> [Requests]:
A. Transcribe the passage on thrifty cooking between "1 teaspoon oil" and "poblanos aren't available)", inclusive.
B. Answer these questions from the passage on thrifty cooking:
(i) About how much do the two chorizo sausages weigh?
(ii) At what oven temperature can the foil-wrapped tortillas be heated?
(iii) Which topping is labeled "uncheap"?
C. Write the next part of the passage on thrifty cooking, picking up after its final line.
━━ Passage given ━━
I just read a restaurant review in which the food was mysteriously described as "playful and bold." Whatever happened to plain "good and cheap"? But when it comes to grocery shopping, I'm inevitably faced with one of those good news/bad news situations. The bad news is that food prices are continually rising while our paychecks are not. But the good news is that healthy, low-cost cooking recipes can still be found. This doesn't mean that we're confined to a daily ration of rice 'n' beans. By making thrifty selections throughout the week, we can splurge on the Saturday-night salmon. Cost aside, our ultimate goal really is to have tasty food, and these tips have helped make our meals healthy, good, and cheap.

Potato-Chorizo Tacos Recipe

Here's an inexpensive meal to fill up a bunch of teenagers without going broke. (Save time, too — have them prepare it.)

1 teaspoon oil
4 large white- or red-skinned potatoes, cut into quarter-inch cubes
2 chorizo sausages* (about a half pound), casings removed
1 large onion, diced
2 large cloves garlic, minced
1 poblano* pepper, diced (or a small green pepper if poblanos aren't available)
1 small red pepper, diced
1/2 teaspoon cumin
Salt and pepper to taste
Corn or flour tortillas
 

Topping ideas:

"Lite" sour cream or yogurt
Green onions
Tomatoes
Cilantro
Grated Muenster or jack cheese
Salsa (homemade is cheaper)
Avocado (uncheap)
 

Heat up a large nonstick skillet on medium-high heat. Add the oil, then the potatoes. Let them brown, without stirring for about five minutes. Check to see at they're crisp, then flip over to brown the other side with the skillet covered. Watch so they don't burn. When they're browned and tender, remove from the skillet into a bowl and set aside. Brown the sausages, breaking up the meat into small pieces as you stir. Add the onion, garlic, peppers, and cumin. Sauté until the vegetables are tender, then taste for seasonings. Serve in a large bowl with small topping bowls surrounding it. The tortillas can be wrapped in a dish towel and heated in the microwave or wrapped in foil and heated in a 350 degrees Fahrenheit oven.

*May be purchased at a Mexican grocery.
━━━
━━ Dataset records ━━
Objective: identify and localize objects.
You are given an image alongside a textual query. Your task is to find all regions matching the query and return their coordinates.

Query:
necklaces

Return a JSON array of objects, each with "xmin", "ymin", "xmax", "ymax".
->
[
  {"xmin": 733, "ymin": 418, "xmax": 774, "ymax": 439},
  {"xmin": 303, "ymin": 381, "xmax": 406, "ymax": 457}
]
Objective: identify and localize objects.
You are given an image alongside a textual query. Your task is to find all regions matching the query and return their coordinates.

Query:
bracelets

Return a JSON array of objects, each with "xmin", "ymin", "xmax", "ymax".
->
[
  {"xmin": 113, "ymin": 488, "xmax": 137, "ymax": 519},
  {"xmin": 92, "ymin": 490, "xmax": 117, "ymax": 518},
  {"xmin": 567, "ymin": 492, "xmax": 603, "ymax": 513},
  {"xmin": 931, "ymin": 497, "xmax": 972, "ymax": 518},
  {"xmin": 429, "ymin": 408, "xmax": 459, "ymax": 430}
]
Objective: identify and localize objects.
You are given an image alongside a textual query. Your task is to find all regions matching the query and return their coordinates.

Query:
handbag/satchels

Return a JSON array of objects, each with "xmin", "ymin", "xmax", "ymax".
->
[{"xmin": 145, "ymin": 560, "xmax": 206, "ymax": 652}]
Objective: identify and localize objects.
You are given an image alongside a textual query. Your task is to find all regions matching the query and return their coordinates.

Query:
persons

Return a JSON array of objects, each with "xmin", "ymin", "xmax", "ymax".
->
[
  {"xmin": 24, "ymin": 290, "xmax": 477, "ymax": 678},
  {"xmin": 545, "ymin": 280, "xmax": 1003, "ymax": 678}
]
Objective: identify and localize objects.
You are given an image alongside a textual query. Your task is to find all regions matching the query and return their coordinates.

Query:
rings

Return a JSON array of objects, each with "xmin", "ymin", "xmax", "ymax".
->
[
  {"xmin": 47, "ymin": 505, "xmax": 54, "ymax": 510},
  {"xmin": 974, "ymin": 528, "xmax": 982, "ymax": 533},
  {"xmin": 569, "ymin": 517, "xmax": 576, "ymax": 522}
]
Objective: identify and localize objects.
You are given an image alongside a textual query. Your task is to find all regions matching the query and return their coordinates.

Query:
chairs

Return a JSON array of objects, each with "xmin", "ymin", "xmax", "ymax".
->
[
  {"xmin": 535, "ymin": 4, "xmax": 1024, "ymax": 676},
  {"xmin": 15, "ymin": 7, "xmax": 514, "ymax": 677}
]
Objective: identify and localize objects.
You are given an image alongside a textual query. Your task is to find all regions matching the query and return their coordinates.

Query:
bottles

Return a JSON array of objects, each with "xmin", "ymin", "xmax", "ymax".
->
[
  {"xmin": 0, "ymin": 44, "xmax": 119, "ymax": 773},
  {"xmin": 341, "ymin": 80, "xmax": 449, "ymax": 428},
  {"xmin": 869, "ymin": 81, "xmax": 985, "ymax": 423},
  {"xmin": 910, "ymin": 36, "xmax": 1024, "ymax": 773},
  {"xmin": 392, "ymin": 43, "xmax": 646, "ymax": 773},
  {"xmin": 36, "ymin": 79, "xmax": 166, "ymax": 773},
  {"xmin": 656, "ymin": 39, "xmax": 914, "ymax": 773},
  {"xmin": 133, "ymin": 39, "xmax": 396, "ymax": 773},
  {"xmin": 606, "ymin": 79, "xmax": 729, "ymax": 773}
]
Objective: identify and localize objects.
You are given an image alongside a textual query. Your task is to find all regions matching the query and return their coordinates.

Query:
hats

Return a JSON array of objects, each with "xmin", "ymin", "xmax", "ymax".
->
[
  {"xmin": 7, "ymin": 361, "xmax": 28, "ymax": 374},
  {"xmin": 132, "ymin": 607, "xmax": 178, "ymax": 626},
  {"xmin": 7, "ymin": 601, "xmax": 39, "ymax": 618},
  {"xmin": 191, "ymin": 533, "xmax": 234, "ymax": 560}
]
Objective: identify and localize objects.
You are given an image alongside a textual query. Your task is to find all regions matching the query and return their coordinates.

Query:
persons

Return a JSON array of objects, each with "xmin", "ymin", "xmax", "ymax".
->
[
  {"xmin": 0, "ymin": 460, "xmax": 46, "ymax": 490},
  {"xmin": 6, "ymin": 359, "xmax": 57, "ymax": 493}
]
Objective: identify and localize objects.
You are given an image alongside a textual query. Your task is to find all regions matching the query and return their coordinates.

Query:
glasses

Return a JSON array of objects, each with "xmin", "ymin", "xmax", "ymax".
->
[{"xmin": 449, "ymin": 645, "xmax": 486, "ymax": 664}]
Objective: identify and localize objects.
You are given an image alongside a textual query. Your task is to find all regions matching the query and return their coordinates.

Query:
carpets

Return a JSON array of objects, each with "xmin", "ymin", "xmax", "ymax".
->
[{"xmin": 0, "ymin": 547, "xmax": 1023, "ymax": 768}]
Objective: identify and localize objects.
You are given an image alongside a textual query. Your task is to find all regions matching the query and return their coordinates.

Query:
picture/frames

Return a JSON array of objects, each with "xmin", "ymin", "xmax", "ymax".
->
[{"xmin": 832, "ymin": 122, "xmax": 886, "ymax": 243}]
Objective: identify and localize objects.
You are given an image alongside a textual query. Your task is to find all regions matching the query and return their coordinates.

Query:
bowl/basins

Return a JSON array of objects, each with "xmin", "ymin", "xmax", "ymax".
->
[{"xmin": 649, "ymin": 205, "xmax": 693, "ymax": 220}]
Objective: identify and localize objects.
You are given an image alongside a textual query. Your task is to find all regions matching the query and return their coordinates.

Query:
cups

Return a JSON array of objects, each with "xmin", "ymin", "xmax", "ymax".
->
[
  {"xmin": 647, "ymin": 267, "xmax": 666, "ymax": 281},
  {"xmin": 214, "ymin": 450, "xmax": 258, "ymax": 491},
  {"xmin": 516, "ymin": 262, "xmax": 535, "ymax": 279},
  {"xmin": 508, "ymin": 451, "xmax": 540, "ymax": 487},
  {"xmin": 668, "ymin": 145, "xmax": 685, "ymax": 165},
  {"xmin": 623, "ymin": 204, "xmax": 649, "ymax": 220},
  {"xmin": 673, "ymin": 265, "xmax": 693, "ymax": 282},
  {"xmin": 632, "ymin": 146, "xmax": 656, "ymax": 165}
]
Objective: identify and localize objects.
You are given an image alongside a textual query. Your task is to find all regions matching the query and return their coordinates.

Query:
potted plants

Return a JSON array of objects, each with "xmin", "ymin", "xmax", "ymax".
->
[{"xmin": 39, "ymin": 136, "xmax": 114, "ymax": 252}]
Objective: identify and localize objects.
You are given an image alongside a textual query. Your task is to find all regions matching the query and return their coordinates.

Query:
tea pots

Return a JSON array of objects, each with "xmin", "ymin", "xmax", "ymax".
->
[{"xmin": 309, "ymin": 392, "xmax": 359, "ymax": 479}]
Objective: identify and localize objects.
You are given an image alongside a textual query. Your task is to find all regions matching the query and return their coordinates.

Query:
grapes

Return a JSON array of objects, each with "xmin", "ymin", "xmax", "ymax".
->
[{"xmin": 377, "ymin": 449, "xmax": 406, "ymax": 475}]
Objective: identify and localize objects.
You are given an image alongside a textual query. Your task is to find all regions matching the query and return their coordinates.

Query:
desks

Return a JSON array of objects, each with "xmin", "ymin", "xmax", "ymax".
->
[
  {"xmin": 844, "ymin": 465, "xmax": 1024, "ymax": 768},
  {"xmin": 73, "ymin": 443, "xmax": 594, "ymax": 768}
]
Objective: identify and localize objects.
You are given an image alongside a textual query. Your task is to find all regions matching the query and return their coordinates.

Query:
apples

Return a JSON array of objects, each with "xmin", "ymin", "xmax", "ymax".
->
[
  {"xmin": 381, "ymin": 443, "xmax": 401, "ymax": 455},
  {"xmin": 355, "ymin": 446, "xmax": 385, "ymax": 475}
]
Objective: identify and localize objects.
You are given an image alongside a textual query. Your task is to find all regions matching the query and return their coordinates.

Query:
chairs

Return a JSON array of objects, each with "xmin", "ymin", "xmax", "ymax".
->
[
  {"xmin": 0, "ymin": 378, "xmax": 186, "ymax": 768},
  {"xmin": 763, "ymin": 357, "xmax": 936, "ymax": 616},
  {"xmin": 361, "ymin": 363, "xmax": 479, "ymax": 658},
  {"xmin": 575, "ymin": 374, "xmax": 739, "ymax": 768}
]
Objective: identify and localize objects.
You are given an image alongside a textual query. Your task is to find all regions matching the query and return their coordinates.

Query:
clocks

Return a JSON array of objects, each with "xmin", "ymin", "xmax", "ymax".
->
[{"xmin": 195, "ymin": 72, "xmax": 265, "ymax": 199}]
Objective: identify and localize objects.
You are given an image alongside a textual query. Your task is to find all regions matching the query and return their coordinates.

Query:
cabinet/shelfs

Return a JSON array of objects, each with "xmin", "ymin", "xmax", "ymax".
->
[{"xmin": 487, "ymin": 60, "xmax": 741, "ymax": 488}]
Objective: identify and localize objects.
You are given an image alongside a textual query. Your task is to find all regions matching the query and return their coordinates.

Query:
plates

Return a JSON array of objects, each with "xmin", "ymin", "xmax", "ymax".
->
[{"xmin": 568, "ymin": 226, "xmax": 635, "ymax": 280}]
━━━
> [Outputs]:
A.
1 teaspoon oil
4 large white- or red-skinned potatoes, cut into quarter-inch cubes
2 chorizo sausages* (about a half pound), casings removed
1 large onion, diced
2 large cloves garlic, minced
1 poblano* pepper, diced (or a small green pepper if poblanos aren't available)

B.
(i) About a half pound.
(ii) 350 degrees Fahrenheit.
(iii) Avocado.

C.
Root Vegetable Stew Recipe

Anything goes with this old standby. If you have some frozen summer green beans or a piece of cabbage, throw it in. You could make a meatless stew but then you wouldn't have the brown gravy.

1/2 lb. stew meat, cut into half-inch pieces
2 tablespoons flour
1 tablespoon olive oil
Freshly ground pepper
3 large cloves garlic, minced
4 cups water
3/4 cup dried navy beans (or other small beans such as azuki)
2 medium turnips, quartered and sliced into half-inch pieces
3 medium rutabagas, quartered and cut into half-inch pieces
4 medium carrots, cut into half-inch circles
3 small onions, peeled and quartered
1 teaspoon dried basil
1/2 teaspoon dried thyme
1/4 cup red wine
1/4 cup tomato paste
1/2 teaspoon salt
1/4 teaspoon cayenne pepper
Chopped parsley (optional)
 

In a plastic bag, shake the meat and flour. Place a large soup pot on medium-high heat, then add the oil. Add the meat and cook for a minute or so without stirring until browned, then stir. Add the pepper and let brown again, lowering the heat if it starts to burn. (It's okay if the meat sticks a little.) When the meat has browned, add the garlic for about 30 seconds. Pour in the water and the beans. After the water heats up, reduce heat to medium, cover, and simmer for one hour. Meanwhile, scrub and peel the vegetables if necessary. If you're making mashed potatoes, start cooking them at this time. When the hour is over, add the vegetables and herbs. Cover and simmer for another hour or so until the vegetables are tender but not mushy. Add the wine, paste, salt, and cayenne. Heat a few minutes, adding more water if necessary. Serve over mashed potatoes or noodles and top with parsley.

Leek Mashed Potatoes Recipe

If you hate to peel, use thin-skinned white or red potatoes. The skins can be mashed also but they'll give the mashed potatoes a chunky texture. If you don't have a potato masher, invest a few dollars. It's the only way to mash 'em. If you can't find this outdated utensil, try a dime or hardware store in a small town.

6-8 large brown russet potatoes, peeled
1 tablespoon butter or oil
2 small leeks
2 large cloves garlic, minced
Salt, pepper, and cayenne to taste
 

Put one inch of water in a covered pot. Cut the potatoes into one-inch circles and place in the pot. Cover and simmer for about 45 minutes until tender. If the stew isn't ready, the potatoes can rest in the covered pot for up to an hour before they'll have to be reheated. In a skillet, sauté the leeks in the butter until soft (about two minutes). Stir in the garlic for about half a minute. Drain the potato water and save. Using a potato masher, mash the potatoes until they're no longer in clumps. Add the leek mixture and a little potato water at a time until you have the desired consistency. (You could also use heated skim or low-fat milk.) Mash in the seasonings and serve.

Northern Bean Soup Recipe

A great soup for a crowd on a cold wintery day.

3 cups uncooked northern beans
8 cups water
1 tablespoon olive oil
1 large onion, chopped
2 large cloves garlic, minced
3 medium carrots
3 stalks celery
1 teaspoon dried thyme
1/2 teaspoon oregano
1 teaspoon tamari soy sauce
1 tablespoon white wine vinegar (or cider vinegar)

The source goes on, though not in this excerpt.